■ **Fragmento proporcionado**:
0 COMENTARIOS 02/08/2014 - 08:19

Alberto Perdomo (Haría, 1973) ama con locura la memoria de las paredes. Por eso, y por haber sido monaguillo en la Iglesia de la Encarnación, conoce bien unos engranajes que todos los vecinos del pueblo escuchan cada media hora, pero que no han visto jamás.

Después de una semana de sol mordedor, unas nubes densas anuncian tregua: cae algo de mollizna sobre la plaza de Haría. Son las cuatro y media de la tarde, y el único ser vivo en el corazón del pueblo es un gato que busca corvas contra las que restregarse. De lejos llega el eco carrasposo de un gallo.

El instrumento investigado es un reloj fabricado en 1911, en los talleres del maestro francés Paul Odobey, uno de los mejores relojeros de Francia. Su historia ha sido reconstruida por la comisión de patrimonio de Haría, integrada por ocho amantes de la memoria, cuyas decisiones cuentan con el respaldo del obispado.

La sacristía de la iglesia huele a incienso y a metal. A este olor a templo le sucede el de la humedad que nace con las escaleras que suben hasta el campanario. En las paredes de la torre hay iniciales grabadas con una barra de hierro por los niños que trabajaban en la parroquia (dando cuerda al reloj, preparando ropa para la misa o fregando los suelos).

Además de una inédita vista de Aganada y de las proporciones humanas que empiezan a habitar la plaza, aquí se encuentra un precioso reloj de ocho horas (denominación que indica el tiempo que vive sin recibir cuerda). El aparato descansa sobre una bancada decorada con una cenefa vegetal protagonizada por varias bellotas, símbolos de la perseguida eternidad. “Mi madre lleva toda la vida oyendo tocar la hora, pero no había visto nunca la máquina”, explica Alberto. Lo vio con 72 años, hace pocos meses. Su asombro fue más o menos parecido al que mostraron otros mayores del pueblo. Hasta ahora, sabían que el reloj de Haría fue un regalo de un lanzaroteño que emigró a Argentina y prosperó dedicándose a la exportación de vinos. En 1911, encargó un reloj para colocar en su pueblo natal, queriendo darle los mismos aires innovadores que tenían ciudades como Buenos Aires o Salamanca.

■ **Objetivo**:
Escribe la continuación del reportaje sobre el reloj de la iglesia de Haría a partir de su última frase. No hace falta el material para nada.

■ **Material mostrado**:
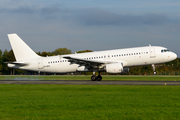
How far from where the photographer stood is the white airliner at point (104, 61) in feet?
124

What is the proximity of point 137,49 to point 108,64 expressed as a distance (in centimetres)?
503

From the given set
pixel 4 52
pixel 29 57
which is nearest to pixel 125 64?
pixel 29 57

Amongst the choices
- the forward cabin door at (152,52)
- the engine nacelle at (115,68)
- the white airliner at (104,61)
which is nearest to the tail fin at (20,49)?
the white airliner at (104,61)

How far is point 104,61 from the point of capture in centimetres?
3897

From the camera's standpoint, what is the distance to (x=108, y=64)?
37688 mm

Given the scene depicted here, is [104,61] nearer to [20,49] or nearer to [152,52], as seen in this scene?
[152,52]

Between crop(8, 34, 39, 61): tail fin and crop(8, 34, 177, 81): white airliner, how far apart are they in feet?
2.03

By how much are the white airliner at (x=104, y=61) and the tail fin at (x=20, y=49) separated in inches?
24.4

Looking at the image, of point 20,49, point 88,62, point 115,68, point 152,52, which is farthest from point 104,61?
point 20,49

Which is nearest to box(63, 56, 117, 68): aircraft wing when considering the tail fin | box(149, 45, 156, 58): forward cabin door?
box(149, 45, 156, 58): forward cabin door

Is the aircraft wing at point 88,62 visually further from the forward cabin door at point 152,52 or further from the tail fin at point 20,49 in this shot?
the tail fin at point 20,49

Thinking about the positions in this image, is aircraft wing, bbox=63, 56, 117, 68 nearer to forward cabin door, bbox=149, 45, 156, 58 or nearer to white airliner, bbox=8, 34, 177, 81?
white airliner, bbox=8, 34, 177, 81

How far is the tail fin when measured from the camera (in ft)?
141

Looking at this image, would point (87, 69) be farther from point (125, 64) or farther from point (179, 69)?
point (179, 69)
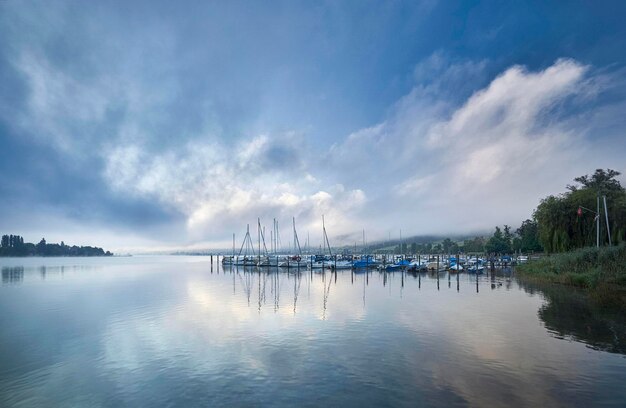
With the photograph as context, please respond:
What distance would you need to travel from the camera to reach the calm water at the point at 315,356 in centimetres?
1274

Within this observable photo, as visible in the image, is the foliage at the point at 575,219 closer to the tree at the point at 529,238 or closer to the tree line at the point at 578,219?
the tree line at the point at 578,219

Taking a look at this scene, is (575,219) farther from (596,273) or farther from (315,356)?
(315,356)

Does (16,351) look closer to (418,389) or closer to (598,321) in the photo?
(418,389)

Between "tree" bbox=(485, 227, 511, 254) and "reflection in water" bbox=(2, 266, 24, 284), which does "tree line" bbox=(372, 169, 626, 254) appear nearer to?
"tree" bbox=(485, 227, 511, 254)

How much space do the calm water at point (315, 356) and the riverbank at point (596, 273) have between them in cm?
422

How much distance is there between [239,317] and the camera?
27875 millimetres


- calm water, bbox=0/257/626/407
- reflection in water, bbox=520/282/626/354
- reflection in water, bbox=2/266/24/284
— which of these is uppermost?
reflection in water, bbox=2/266/24/284

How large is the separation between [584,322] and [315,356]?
18.2m

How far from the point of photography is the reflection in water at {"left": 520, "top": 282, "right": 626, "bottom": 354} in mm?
18984

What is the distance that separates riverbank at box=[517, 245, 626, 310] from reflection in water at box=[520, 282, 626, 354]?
73.6 inches

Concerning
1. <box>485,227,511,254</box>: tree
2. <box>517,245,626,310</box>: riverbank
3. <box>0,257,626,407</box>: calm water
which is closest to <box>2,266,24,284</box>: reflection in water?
<box>0,257,626,407</box>: calm water

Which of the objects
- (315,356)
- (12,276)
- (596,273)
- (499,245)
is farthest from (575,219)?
(12,276)

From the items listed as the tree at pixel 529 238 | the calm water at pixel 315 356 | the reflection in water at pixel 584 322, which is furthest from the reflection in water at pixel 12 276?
the tree at pixel 529 238

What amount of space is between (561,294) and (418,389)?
31.2m
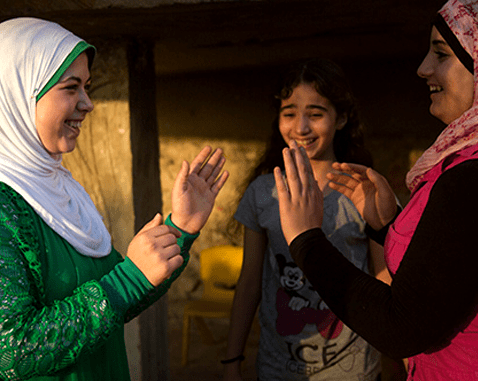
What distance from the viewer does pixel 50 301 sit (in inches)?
46.3

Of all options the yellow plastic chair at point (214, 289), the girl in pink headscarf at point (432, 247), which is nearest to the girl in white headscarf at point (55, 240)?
the girl in pink headscarf at point (432, 247)

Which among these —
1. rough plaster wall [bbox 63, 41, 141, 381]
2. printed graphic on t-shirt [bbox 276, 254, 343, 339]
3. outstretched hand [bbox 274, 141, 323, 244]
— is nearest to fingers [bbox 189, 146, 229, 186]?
outstretched hand [bbox 274, 141, 323, 244]

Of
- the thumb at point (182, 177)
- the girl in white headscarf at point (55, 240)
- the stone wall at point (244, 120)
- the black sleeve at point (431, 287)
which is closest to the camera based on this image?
the black sleeve at point (431, 287)

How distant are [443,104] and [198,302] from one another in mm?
3271

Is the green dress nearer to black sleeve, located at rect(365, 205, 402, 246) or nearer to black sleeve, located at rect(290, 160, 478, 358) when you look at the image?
black sleeve, located at rect(290, 160, 478, 358)

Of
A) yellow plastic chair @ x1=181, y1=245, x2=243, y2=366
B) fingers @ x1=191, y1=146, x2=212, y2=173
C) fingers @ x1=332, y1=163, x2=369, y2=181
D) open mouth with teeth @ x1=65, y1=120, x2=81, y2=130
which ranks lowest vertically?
yellow plastic chair @ x1=181, y1=245, x2=243, y2=366

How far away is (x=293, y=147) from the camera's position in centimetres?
143

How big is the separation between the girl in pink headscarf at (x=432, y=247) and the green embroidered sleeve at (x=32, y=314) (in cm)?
54

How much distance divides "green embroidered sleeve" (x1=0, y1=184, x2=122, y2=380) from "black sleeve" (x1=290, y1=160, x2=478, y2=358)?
2.00 feet

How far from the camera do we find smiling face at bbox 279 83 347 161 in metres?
1.91

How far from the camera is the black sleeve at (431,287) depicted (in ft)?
3.09

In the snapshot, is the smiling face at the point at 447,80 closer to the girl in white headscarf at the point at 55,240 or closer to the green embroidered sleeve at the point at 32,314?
the girl in white headscarf at the point at 55,240

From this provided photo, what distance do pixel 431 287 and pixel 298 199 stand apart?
18.0 inches

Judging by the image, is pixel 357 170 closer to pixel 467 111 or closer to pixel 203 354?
pixel 467 111
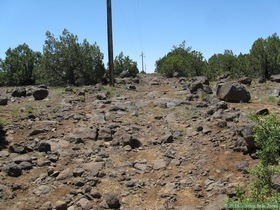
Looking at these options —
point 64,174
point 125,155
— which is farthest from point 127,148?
point 64,174

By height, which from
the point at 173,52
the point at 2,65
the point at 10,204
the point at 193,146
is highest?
the point at 173,52

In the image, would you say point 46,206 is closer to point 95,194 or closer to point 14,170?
point 95,194

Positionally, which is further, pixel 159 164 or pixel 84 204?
pixel 159 164

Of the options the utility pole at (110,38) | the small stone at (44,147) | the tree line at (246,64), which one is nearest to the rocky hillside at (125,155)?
the small stone at (44,147)

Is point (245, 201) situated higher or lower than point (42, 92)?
lower

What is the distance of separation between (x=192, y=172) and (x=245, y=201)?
2.53 meters

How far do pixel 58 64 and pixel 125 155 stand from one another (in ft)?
44.9

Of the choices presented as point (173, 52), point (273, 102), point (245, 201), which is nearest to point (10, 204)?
point (245, 201)

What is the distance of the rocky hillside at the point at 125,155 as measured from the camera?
18.5 ft

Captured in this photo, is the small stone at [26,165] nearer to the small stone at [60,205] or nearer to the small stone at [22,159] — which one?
the small stone at [22,159]

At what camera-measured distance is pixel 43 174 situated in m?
6.43

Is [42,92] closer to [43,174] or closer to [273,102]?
[43,174]

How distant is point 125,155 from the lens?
7.27 m

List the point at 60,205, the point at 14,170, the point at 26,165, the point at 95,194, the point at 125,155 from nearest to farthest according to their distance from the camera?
the point at 60,205 < the point at 95,194 < the point at 14,170 < the point at 26,165 < the point at 125,155
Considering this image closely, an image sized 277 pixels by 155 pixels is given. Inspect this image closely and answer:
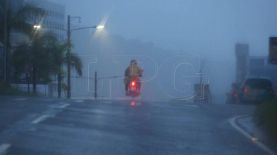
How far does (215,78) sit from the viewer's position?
5869 cm

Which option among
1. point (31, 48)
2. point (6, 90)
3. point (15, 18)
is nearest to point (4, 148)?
point (6, 90)

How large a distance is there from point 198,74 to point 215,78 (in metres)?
4.19

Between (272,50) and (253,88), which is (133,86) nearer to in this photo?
(253,88)

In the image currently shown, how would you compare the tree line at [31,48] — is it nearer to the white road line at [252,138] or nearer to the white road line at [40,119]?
the white road line at [40,119]

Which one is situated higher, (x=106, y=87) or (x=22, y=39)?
(x=22, y=39)

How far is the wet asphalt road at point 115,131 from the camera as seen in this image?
12.4 meters

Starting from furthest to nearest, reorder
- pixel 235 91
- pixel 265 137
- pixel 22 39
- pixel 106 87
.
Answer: pixel 106 87 < pixel 22 39 < pixel 235 91 < pixel 265 137

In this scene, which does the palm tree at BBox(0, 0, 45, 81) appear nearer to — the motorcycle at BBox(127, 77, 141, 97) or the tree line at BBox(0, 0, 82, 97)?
the tree line at BBox(0, 0, 82, 97)

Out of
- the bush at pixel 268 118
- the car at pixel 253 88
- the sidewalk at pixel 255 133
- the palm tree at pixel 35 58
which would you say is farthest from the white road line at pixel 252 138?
the palm tree at pixel 35 58

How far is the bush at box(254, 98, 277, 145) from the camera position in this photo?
13.6 meters

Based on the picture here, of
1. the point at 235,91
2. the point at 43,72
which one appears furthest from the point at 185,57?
the point at 235,91

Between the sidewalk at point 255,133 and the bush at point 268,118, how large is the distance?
0.52ft

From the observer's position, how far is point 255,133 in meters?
15.8

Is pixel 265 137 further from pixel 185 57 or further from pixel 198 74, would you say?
pixel 185 57
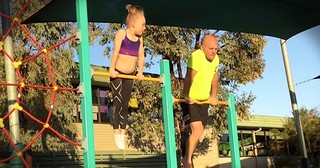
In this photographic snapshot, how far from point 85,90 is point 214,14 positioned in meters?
3.44

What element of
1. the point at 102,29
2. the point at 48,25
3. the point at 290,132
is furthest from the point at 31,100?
the point at 290,132

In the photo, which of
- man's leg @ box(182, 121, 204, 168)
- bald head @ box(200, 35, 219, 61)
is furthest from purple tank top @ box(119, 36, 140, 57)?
man's leg @ box(182, 121, 204, 168)

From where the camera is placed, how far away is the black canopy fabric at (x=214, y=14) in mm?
6445

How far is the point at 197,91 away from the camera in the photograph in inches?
224

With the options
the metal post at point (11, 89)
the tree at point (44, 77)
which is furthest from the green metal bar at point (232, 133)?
the tree at point (44, 77)

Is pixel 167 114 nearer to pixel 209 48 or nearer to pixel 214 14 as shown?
pixel 209 48

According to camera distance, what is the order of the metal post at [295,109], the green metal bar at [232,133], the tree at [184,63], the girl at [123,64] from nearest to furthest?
the girl at [123,64] → the green metal bar at [232,133] → the metal post at [295,109] → the tree at [184,63]

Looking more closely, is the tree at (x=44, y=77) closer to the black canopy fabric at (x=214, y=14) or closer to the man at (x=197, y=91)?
the black canopy fabric at (x=214, y=14)

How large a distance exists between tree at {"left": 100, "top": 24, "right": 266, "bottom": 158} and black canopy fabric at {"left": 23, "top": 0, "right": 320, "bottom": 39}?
1083 cm

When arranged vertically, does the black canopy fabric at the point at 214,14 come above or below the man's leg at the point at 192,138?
above

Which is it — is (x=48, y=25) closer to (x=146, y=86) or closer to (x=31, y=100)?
(x=31, y=100)

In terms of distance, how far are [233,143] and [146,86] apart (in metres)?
13.1

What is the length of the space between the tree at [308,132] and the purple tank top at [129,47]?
2738 centimetres

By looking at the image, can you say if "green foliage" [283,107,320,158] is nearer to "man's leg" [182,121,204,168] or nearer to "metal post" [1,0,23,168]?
"man's leg" [182,121,204,168]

■ **La respuesta**:
El indiano “benefactor” envío pagarés por valor de dos mil pesetas para pagar el mecanismo. El párroco de aquel entonces rehusó el regalo; fundamentalmente porque la iglesia de Haría tenía espadaña, no torre, y no había lugar donde colocarlo. El Odobey fue metido en un carro para ser trasladado a la iglesia de Teguise. Nunca llegó: un jinete interceptó la mercancía en Malpaso antes de que prosiguiera su camino barranco abajo. Finalmente, Haría emprendió obras en su iglesia para construir un campanario que pudiera albergar el reloj.

“Se fabricó en 1911, en los talleres de Odobey, uno de los mejores relojeros de Francia”

El reloj no tiene firma en su esfera. Tampoco se conservó factura, ni documento alguno que revelase su procedencia. Alberto emprendió la investigación después de que el Archivo de Teguise encontrase dos cartas manuscritas por el pagador. Las redes sociales han sido fundamentales en las pesquisas y han reunido a varios expertos como el presidente de la Fira del Rellotge, Josep Villanova; el relojero Carlos Herrero y el restaurador Cristóbal Frías, que han colaborado en la investigación.

El reloj se detuvo a principios de julio, un día después de que Alberto buscara un número de serie que identificase al fabricante desconocido. Sintiéndose responsable de la avería, cogió una linterna y a las diez de la noche subió al campanario una vez más. Esta vez, el haz de luz dejó ver cuatro manchas negras alineadas en una pieza dentada. Rascó con las uñas y aparecieron más puntos que completaron un nombre y un lugar: Paul Odobey (Morez, Jura). Por fin: el fabricante y el lugar, una localidad cercana a Suiza famosa por sus fundidores y relojeros. La firma sólo es visible cuando el piñón está en una determinada posición. “Si no se hubiese parado, no hubiéramos visto la marca”.

“Restauradores y coleccionistas han colaborado en la investigación”

Este año, Haría celebró el centenario de su reloj, que desde el siglo pasado ha dado más de seis millones de campanadas, marcando el ritmo oficial del pueblo. Sólo algunos (Damián, el relojero de Arrecife; Ramón, el cocinero del restaurante Dos Hermanos y encargado de girar la manivela que alimenta su cuerda; el fotógrafo Javier Reyes, el sobrino nieto de quién lo donó…) se han asomado a la historia de este mecanismo, que dio las campanadas del año 2000 a través de la cadena de televisión privada Telecinco, conjurando cualquier tipo de efecto catastrófico relacionado con el cambio de milenio.

La ermita de San Juan, el periplo de las hermanas Spínola… La historia local está llena de pequeños hitos, necesarios para comprender la geografía humana y física que presenta hoy el lugar. Lo que no cuentan los libros académicos lo sacan a la luz aquellos que aman sus lugares. Los llaman los rescatadores de la memoria.